Text Generation Evaluation#

Text generation evaluation is the primary method for assessing LLM capabilities where models produce natural language responses to prompts. This approach evaluates the quality, accuracy, and appropriateness of generated text across various tasks and domains.

Tip

In the example below we use the gpqa_diamond benchmark, but the instructions provided apply to all text generation tasks, such as:

  • mmlu

  • mmlu_pro

  • ifeval

  • gsm8k

  • mgsm

  • mbpp

Before You Start#

Ensure you have:

  • Model Endpoint: An OpenAI-compatible API endpoint for your model (completions or chat). See Testing Endpoint Compatibility for snippets you can use to test your endpoint.

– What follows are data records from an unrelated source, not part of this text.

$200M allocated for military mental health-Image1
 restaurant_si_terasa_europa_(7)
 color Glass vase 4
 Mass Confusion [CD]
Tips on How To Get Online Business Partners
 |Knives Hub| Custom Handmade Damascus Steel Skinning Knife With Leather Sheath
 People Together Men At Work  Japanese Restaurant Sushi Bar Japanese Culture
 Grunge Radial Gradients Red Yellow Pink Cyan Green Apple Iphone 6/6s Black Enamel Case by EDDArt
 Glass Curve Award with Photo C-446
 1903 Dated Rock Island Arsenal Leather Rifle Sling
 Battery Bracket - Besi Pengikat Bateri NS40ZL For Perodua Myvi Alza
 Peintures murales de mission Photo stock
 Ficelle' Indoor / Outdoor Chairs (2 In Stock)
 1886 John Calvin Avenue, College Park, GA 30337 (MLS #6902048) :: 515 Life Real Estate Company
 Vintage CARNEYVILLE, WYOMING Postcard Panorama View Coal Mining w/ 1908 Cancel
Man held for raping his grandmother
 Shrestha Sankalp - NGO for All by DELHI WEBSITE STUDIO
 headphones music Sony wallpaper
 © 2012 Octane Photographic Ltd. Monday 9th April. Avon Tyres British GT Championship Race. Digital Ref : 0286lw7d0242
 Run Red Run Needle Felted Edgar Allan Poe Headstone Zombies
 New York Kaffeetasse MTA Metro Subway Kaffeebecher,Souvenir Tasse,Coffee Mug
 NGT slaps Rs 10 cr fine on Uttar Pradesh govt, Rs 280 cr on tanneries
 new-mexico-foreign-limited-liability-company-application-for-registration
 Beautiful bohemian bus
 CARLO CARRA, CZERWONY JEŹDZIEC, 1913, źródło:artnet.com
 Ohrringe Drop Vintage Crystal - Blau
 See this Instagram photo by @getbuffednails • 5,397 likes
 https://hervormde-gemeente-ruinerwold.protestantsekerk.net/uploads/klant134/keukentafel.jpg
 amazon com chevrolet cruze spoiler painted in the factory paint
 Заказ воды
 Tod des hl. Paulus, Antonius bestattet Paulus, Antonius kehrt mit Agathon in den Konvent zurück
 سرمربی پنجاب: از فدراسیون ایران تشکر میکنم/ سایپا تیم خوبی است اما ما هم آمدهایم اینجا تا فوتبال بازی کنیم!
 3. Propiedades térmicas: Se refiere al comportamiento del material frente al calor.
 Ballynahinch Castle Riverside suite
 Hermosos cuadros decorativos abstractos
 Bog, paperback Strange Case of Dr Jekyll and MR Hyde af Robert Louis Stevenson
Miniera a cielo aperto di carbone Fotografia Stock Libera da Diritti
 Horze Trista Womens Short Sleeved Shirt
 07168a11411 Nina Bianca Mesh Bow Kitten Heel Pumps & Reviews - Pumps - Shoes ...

  • API Access: Valid API key if your endpoint requires authentication

  • Installed Packages: NeMo Evaluator or access to evaluation containers

Evaluation Approach#

In text generation evaluation:

  1. Prompt Construction: Models receive carefully crafted prompts (questions, instructions, or text to continue)

  2. Response Generation: Models generate natural language responses using their trained parameters

  3. Response Assessment: Generated text is evaluated for correctness, quality, or adherence to specific criteria

  4. Metric Calculation: Numerical scores are computed based on evaluation criteria

This differs from log-probability evaluation where models assign confidence scores to predefined choices. For log-probability methods, see the Evaluate LLMs Using Log-Probabilities.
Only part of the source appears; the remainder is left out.